Dataset excerpts Block Start
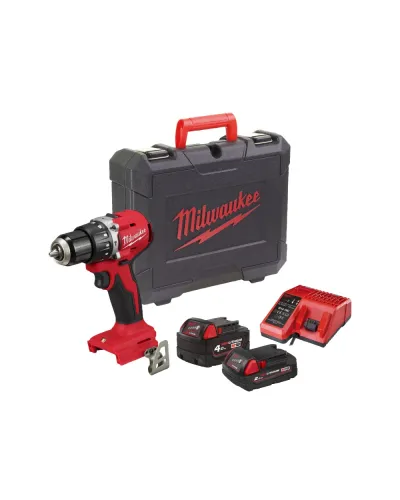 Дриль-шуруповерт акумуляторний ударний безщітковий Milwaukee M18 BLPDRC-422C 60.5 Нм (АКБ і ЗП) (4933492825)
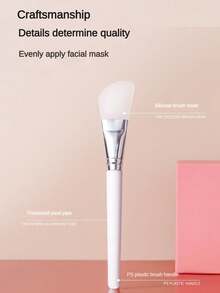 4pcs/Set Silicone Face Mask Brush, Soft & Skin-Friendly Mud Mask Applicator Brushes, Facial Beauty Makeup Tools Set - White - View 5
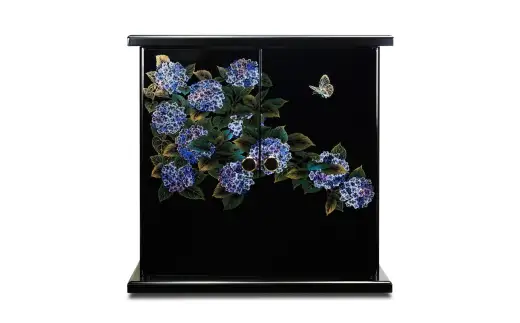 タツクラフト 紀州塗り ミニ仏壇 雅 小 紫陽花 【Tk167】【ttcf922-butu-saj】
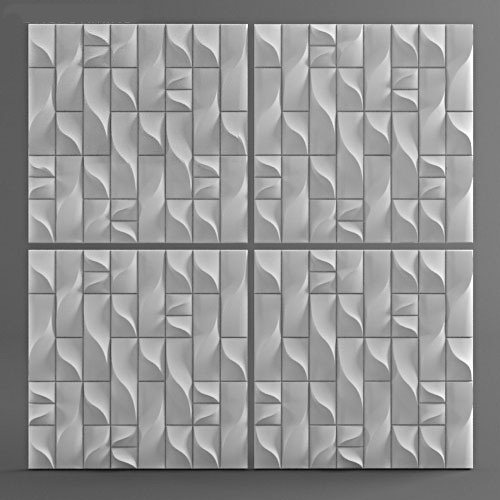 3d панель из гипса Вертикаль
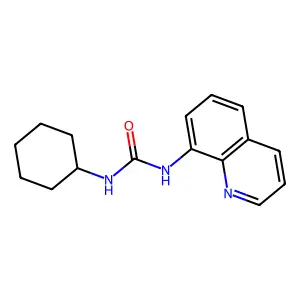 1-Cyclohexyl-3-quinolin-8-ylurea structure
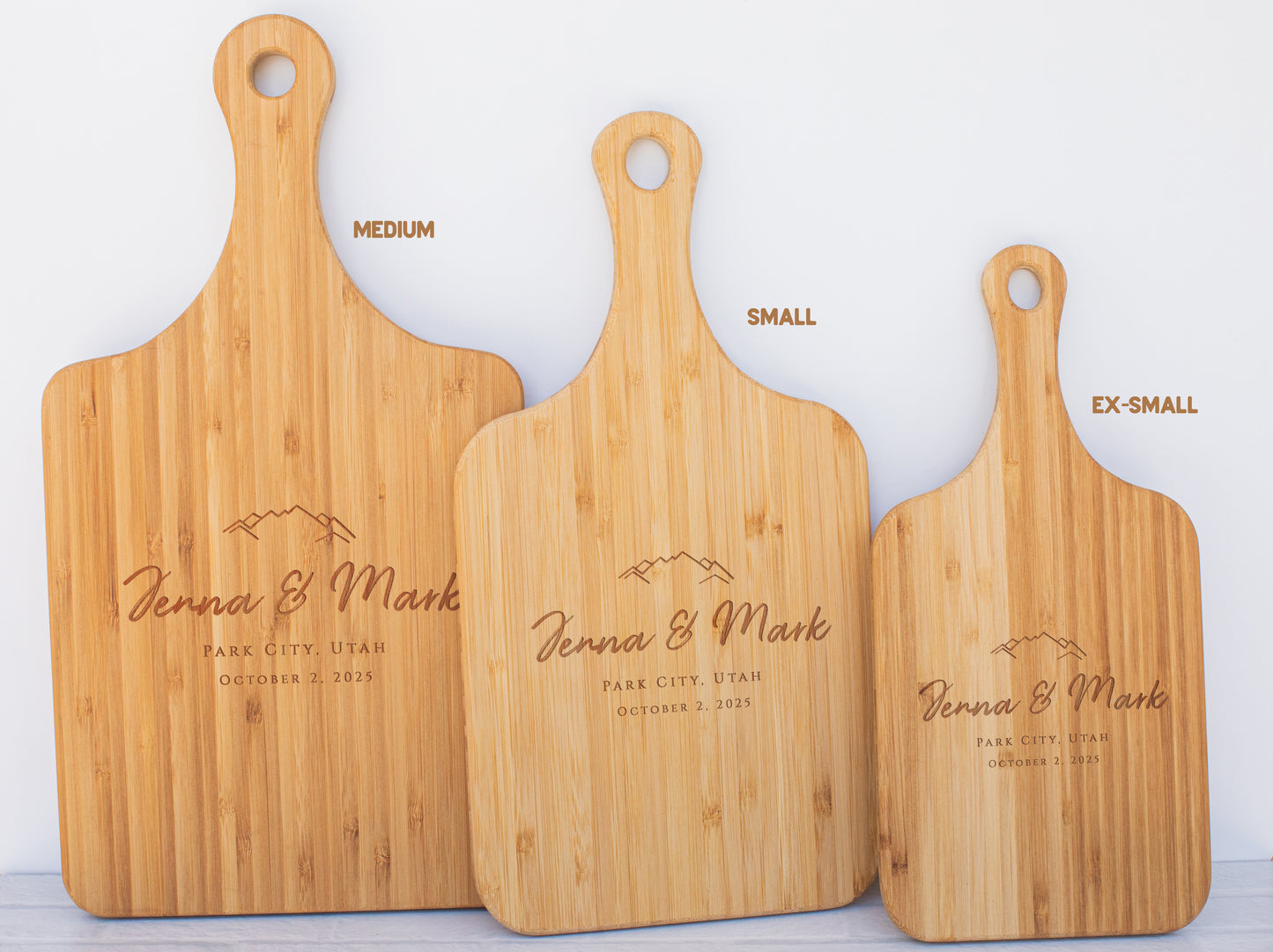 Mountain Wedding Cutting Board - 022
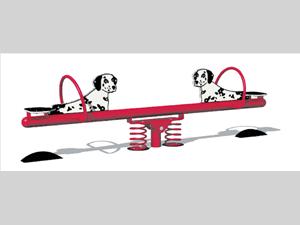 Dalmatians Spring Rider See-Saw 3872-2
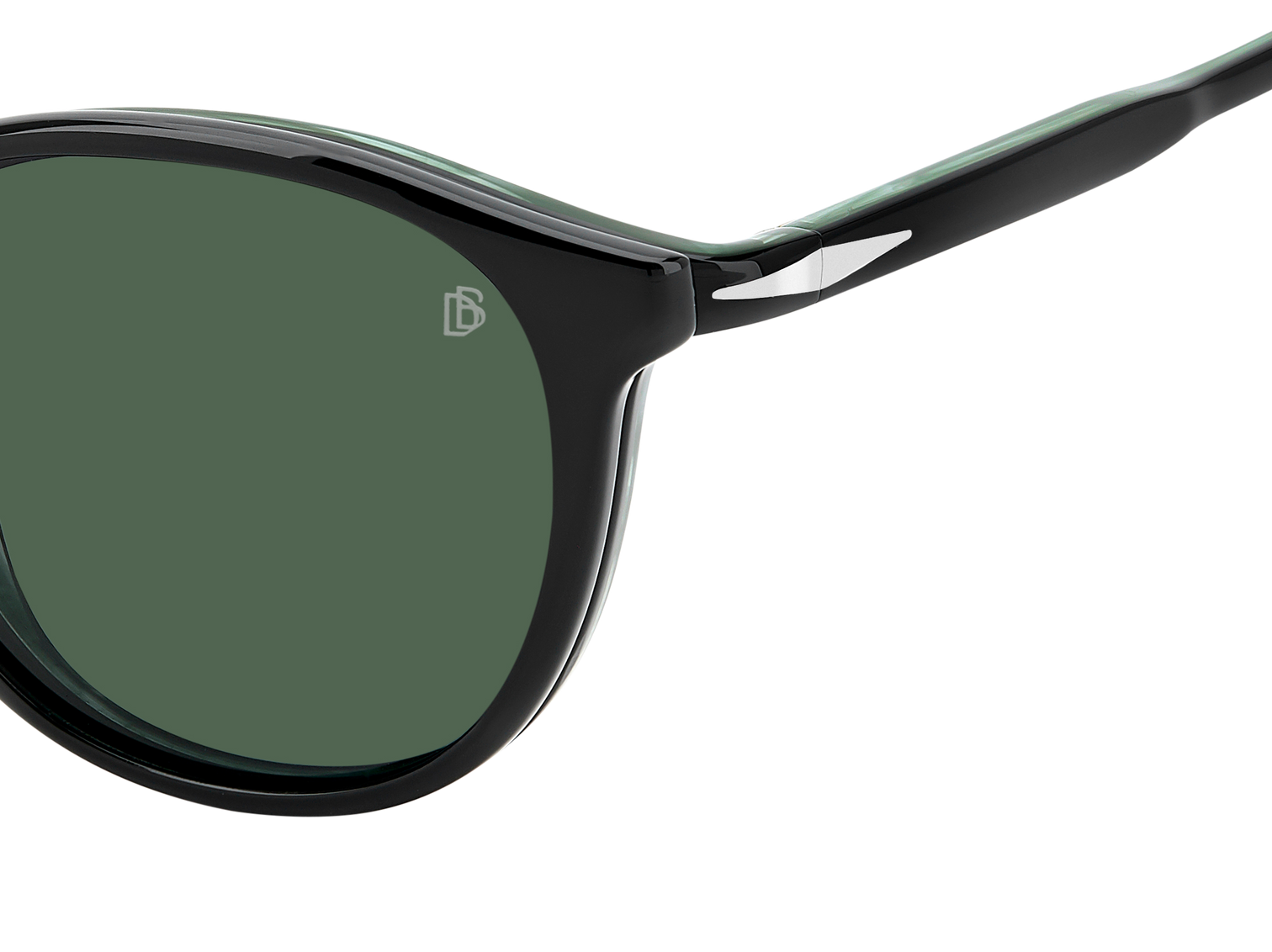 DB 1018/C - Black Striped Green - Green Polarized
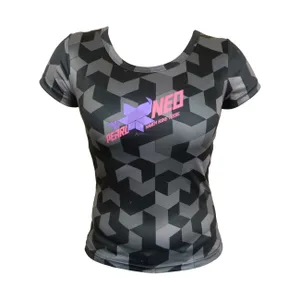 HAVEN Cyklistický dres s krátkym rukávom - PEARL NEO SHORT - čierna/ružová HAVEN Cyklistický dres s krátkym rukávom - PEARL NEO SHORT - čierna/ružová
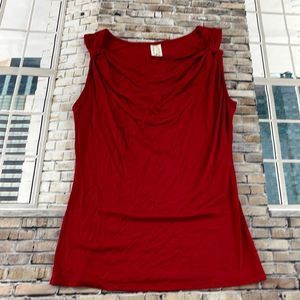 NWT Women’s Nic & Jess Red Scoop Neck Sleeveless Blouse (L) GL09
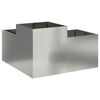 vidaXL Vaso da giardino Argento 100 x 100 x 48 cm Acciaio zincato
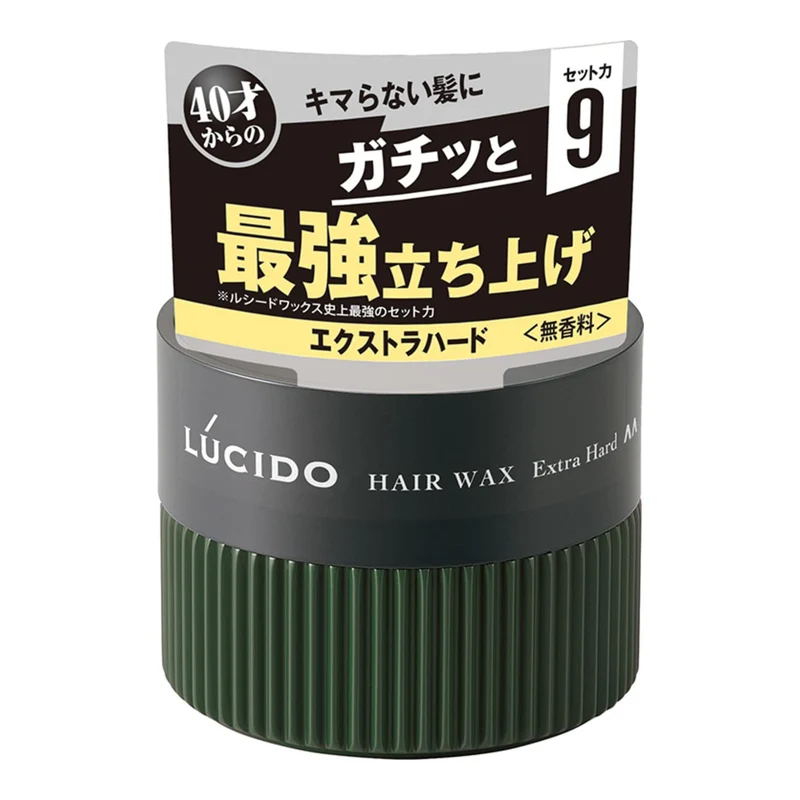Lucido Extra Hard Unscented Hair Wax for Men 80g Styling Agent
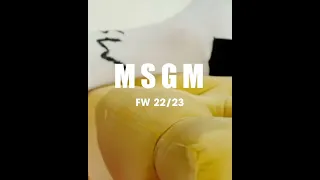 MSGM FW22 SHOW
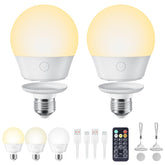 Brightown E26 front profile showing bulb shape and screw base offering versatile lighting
Dataset excerpts Block End
▶ **Problem details**:
Recast the rows above as a Markdown table with the columns Number and Caption, giving each row's number and its caption text, skipping blank lines and leaving the pictures out.

▶ **Reply**:
| Number | Caption |
|---|---|
| 1 |  Дриль-шуруповерт акумуляторний ударний безщітковий Milwaukee M18 BLPDRC-422C 60.5 Нм (АКБ і ЗП) (4933492825) |
| 2 |  4pcs/Set Silicone Face Mask Brush, Soft & Skin-Friendly Mud Mask Applicator Brushes, Facial Beauty Makeup Tools Set - White - View 5 |
| 3 |  タツクラフト 紀州塗り ミニ仏壇 雅 小 紫陽花 【Tk167】【ttcf922-butu-saj】 |
| 4 |  3d панель из гипса Вертикаль |
| 5 |  1-Cyclohexyl-3-quinolin-8-ylurea structure |
| 6 |  Mountain Wedding Cutting Board - 022 |
| 7 |  Dalmatians Spring Rider See-Saw 3872-2 |
| 8 |  DB 1018/C - Black Striped Green - Green Polarized |
| 9 |  HAVEN Cyklistický dres s krátkym rukávom - PEARL NEO SHORT - čierna/ružová HAVEN Cyklistický dres s krátkym rukávom - PEARL NEO SHORT - čierna/ružová |
| 10 |  NWT Women’s Nic & Jess Red Scoop Neck Sleeveless Blouse (L) GL09 |
| 11 |  vidaXL Vaso da giardino Argento 100 x 100 x 48 cm Acciaio zincato |
| 12 | Lucido Extra Hard Unscented Hair Wax for Men 80g Styling Agent |
| 13 |  MSGM FW22 SHOW |
| 14 |  Brightown E26 front profile showing bulb shape and screw base offering versatile lighting |